US 11,657,292 B1
Systems and methods for machine learning dataset generation
Paul Nicotera, Eden Prairie, MN (US); and Mandeep Singh, Eden Prairie, MN (US)
Assigned to ARCHITECTURE TECHNOLOGY CORPORATION, Eden Prairie, MN (US)
Filed by ARCHITECTURE TECHNOLOGY CORPORATION, Eden Prairie, MN (US)
Filed on Jan. 15, 2020, as Appl. No. 16/743,977.
Int. Cl. G06N 3/08 (2023.01); G06N 3/04 (2023.01); G06N 3/088 (2023.01)

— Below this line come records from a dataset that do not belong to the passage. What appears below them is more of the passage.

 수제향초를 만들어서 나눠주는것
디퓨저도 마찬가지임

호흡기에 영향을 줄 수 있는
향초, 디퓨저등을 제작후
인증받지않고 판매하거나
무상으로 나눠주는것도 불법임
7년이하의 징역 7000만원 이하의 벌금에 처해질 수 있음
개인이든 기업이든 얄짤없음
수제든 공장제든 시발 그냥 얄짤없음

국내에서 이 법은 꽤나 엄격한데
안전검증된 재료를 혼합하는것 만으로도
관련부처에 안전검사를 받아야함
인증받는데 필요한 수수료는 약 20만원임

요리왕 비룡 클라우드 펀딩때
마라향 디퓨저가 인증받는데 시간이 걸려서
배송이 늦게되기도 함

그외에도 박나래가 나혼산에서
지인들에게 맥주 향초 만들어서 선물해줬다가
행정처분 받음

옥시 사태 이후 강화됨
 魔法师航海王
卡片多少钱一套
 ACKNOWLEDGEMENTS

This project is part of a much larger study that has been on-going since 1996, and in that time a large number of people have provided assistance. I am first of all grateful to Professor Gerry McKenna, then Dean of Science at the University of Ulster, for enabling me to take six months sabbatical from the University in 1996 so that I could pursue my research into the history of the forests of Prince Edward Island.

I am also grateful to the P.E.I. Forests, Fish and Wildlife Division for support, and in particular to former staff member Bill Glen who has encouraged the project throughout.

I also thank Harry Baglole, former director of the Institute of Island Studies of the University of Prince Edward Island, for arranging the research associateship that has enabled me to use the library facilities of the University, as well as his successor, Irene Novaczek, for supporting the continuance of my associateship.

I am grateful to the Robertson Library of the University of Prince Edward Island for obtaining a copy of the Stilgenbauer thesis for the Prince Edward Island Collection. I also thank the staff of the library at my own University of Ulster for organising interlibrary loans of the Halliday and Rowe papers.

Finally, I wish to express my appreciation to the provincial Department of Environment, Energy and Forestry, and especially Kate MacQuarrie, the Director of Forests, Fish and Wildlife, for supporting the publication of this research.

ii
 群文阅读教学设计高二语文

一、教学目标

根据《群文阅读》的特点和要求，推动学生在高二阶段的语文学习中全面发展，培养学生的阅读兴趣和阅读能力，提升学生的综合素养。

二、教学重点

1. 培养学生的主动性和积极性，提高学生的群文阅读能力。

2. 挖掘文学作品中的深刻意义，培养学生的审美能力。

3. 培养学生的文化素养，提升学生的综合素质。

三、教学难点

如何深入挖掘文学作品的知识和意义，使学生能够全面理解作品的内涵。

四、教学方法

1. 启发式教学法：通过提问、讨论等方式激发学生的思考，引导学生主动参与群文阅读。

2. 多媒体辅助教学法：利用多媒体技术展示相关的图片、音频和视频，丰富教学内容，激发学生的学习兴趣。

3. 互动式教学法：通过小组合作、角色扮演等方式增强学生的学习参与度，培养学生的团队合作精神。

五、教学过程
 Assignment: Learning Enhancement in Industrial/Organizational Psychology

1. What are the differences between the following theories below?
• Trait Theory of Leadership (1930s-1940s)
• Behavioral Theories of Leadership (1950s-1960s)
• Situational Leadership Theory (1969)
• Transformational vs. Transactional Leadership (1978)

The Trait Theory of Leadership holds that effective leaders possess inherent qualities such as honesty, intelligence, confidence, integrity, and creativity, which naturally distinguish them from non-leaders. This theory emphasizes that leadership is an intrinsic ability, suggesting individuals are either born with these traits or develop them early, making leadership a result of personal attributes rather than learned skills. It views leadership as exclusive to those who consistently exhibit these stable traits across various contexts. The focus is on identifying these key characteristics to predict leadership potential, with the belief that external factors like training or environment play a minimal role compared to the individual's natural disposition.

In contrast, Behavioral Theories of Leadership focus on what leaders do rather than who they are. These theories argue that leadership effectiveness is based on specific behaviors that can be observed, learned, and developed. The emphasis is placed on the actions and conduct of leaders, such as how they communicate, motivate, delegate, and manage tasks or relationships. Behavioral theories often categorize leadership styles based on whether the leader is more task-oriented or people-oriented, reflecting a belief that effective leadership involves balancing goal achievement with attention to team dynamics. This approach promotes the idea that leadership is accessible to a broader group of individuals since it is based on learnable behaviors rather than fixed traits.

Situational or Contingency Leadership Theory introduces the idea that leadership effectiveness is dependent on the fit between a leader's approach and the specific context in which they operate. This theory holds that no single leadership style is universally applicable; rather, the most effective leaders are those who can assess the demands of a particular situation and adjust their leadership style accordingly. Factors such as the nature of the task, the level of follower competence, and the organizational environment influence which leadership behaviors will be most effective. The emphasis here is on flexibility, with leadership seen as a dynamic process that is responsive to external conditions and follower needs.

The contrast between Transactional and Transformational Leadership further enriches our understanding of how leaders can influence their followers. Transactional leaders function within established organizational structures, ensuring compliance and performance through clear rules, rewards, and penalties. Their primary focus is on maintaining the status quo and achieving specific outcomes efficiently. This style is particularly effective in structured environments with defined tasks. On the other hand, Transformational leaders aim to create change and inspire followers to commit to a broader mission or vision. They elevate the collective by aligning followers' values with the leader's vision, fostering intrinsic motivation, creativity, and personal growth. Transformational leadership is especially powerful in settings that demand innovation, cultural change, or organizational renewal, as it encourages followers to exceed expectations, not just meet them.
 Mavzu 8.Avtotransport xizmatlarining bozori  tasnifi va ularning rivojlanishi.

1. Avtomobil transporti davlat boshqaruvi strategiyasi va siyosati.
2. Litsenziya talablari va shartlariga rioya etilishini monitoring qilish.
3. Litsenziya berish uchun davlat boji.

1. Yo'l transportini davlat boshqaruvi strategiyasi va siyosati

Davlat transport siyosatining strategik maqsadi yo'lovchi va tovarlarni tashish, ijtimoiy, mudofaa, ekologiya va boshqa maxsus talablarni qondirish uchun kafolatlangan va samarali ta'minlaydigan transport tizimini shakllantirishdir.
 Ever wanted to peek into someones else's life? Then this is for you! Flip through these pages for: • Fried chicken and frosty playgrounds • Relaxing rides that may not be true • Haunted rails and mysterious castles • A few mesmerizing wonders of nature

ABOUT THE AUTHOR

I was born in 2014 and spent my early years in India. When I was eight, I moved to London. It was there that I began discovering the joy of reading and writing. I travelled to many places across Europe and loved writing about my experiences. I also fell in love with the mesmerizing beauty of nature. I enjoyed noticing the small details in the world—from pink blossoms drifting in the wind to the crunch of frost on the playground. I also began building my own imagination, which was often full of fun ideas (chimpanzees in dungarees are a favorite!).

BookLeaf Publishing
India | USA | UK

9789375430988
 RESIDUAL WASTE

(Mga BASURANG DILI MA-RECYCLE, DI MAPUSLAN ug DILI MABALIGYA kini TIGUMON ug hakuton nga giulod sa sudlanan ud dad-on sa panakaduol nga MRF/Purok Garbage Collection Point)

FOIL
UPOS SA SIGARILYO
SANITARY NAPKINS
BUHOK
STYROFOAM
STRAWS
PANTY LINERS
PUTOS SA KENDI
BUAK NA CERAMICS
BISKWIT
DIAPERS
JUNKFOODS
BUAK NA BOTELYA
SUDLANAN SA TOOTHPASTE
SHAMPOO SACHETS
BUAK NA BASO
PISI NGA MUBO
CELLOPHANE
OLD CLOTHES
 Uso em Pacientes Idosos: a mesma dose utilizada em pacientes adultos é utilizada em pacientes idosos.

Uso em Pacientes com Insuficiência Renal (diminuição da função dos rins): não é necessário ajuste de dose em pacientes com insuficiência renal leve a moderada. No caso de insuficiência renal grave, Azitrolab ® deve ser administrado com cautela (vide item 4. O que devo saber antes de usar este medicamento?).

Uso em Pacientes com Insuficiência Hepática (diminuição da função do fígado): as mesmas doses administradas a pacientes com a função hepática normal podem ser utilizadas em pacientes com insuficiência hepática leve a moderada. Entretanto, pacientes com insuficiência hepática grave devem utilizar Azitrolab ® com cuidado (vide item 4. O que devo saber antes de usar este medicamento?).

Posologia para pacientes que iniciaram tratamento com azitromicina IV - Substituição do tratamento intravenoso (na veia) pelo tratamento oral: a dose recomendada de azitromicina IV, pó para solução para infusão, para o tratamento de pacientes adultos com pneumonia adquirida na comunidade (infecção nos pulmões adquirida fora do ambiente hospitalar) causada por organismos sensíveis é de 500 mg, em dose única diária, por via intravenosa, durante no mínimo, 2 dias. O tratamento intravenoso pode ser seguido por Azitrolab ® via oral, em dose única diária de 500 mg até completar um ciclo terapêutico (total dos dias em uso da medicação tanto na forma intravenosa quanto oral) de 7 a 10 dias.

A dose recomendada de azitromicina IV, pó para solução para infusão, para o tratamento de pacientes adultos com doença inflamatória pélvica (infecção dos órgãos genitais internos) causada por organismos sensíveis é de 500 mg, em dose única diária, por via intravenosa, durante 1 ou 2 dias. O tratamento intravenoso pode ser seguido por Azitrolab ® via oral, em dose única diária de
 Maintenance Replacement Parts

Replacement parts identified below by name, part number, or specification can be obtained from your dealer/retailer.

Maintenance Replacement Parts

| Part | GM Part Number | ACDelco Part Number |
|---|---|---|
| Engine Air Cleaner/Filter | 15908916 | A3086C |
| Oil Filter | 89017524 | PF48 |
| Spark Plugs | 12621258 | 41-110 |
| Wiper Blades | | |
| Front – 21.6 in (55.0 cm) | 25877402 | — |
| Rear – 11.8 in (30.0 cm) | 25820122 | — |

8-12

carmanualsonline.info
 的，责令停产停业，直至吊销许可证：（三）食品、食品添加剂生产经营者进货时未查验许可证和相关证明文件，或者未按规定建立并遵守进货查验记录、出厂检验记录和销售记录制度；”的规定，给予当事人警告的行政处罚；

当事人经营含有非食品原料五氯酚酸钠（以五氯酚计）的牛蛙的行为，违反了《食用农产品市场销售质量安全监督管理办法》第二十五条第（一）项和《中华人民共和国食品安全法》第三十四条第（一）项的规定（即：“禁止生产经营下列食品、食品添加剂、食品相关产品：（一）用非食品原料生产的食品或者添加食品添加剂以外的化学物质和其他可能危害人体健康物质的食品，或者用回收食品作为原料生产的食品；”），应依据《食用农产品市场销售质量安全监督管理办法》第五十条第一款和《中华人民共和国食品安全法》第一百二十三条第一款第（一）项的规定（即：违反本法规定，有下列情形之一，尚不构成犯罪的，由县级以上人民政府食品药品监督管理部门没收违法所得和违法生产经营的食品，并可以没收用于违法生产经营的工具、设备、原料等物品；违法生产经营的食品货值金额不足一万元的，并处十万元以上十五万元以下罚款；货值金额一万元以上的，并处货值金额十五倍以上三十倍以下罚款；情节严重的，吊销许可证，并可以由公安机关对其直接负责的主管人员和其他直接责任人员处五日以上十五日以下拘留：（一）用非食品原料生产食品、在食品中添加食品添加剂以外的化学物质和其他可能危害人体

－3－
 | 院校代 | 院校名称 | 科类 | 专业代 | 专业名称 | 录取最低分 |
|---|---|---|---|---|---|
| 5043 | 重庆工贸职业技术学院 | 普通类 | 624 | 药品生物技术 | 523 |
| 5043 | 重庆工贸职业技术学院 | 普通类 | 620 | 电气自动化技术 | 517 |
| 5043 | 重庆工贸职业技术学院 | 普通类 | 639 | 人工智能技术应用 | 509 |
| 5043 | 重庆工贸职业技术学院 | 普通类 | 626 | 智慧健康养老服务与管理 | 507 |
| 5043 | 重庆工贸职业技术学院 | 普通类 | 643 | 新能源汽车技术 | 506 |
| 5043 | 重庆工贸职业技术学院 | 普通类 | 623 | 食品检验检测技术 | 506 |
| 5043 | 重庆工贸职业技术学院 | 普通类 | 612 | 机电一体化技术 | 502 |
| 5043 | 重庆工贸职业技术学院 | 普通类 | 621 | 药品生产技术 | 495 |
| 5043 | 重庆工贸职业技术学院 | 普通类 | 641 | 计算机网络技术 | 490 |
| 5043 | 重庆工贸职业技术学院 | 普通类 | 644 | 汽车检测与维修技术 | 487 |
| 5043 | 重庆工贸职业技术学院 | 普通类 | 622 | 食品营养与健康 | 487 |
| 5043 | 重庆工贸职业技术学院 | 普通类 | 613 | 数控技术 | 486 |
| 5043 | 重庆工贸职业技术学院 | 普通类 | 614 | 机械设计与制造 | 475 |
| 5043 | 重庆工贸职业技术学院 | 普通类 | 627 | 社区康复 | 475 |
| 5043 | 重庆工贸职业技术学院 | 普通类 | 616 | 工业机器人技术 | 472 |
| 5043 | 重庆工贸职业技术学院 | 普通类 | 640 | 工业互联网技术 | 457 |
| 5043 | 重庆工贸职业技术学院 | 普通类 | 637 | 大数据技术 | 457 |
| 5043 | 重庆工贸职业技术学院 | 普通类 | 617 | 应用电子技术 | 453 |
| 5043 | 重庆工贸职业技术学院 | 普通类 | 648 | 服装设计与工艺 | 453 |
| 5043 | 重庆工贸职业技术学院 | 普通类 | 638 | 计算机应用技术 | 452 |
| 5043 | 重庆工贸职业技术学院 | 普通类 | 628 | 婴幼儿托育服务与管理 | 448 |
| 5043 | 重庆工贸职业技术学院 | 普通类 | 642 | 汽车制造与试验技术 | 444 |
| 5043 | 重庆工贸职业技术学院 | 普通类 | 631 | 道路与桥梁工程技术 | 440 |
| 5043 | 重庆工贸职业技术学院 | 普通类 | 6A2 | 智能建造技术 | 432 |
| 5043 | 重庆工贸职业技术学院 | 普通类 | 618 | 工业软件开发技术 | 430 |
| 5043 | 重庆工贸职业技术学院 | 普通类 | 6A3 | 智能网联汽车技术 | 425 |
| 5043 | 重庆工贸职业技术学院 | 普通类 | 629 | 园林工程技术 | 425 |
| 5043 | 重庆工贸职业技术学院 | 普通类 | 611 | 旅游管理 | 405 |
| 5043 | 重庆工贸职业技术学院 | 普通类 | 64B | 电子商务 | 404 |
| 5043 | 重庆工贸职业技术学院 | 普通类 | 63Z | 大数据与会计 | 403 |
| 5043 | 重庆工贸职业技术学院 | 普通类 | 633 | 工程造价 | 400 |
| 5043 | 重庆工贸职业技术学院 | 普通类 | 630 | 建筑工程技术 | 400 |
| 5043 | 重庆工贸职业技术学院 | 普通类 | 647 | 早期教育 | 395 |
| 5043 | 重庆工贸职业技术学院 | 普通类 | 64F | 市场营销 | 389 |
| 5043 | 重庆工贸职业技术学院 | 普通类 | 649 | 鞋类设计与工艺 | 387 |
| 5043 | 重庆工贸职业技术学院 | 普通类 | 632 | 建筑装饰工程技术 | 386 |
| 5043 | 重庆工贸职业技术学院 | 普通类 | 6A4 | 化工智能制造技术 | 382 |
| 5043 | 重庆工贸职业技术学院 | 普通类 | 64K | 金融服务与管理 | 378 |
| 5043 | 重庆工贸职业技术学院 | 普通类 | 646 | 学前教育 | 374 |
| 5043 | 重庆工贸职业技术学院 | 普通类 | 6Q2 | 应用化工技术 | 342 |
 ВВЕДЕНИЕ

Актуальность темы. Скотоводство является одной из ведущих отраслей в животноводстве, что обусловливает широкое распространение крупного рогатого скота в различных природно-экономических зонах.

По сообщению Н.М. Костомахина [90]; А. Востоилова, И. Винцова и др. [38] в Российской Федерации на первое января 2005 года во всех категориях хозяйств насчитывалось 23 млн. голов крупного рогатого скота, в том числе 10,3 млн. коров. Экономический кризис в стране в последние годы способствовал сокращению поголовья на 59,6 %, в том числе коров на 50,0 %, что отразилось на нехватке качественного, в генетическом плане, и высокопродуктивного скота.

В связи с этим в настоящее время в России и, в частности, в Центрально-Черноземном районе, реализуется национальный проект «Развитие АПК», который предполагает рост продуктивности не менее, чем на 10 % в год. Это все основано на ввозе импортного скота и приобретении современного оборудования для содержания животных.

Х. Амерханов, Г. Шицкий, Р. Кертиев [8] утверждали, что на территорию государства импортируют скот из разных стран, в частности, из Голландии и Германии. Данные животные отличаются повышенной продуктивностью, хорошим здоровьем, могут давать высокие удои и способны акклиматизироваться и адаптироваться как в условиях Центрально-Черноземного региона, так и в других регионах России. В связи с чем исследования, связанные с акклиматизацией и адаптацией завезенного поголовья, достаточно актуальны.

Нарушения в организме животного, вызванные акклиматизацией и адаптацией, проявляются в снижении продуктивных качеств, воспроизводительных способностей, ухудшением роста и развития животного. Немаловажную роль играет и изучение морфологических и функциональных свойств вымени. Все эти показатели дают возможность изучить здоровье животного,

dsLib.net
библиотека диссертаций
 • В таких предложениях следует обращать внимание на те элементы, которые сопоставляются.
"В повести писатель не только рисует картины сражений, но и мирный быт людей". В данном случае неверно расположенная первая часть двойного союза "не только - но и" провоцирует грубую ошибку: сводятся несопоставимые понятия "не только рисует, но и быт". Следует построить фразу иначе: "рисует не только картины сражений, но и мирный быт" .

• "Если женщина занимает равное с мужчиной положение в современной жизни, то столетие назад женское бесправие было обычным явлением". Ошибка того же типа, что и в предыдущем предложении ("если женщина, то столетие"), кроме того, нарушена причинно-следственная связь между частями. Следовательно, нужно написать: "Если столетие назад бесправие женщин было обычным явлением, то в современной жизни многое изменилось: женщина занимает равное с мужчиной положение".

CPC G06N 3/088 (2013.01) [G06N 3/0454 (2013.01)] 20 Claims
OG exemplary drawing
 
1. A computer-implemented method comprising:
receiving, by a server, a set of seed examples in a domain comprising a limited number of datasets of a same data type;
generating, by the server, candidate labeled datasets according to features of the set of seed examples;
training, by the server, a dataset generator in the domain by iteratively:
executing, by the server, a label discriminator that identifies and rejects mislabeled datasets included in the candidate labeled datasets;
executing, by the server, a domain discriminator that identifies and rejects datasets that are out of the domain from the candidate labeled datasets;
regenerating, by the server, new candidate labeled datasets based on results of the label discriminator and the domain discriminator,
wherein the server iteratively executes the label discriminator and the domain discriminator and regenerates the new candidate labeled datasets until attaining a pass rate of each of the label discriminator and the domain discriminator satisfying a threshold; and
storing, by the server, the trained dataset generator and the corresponding domain into a database.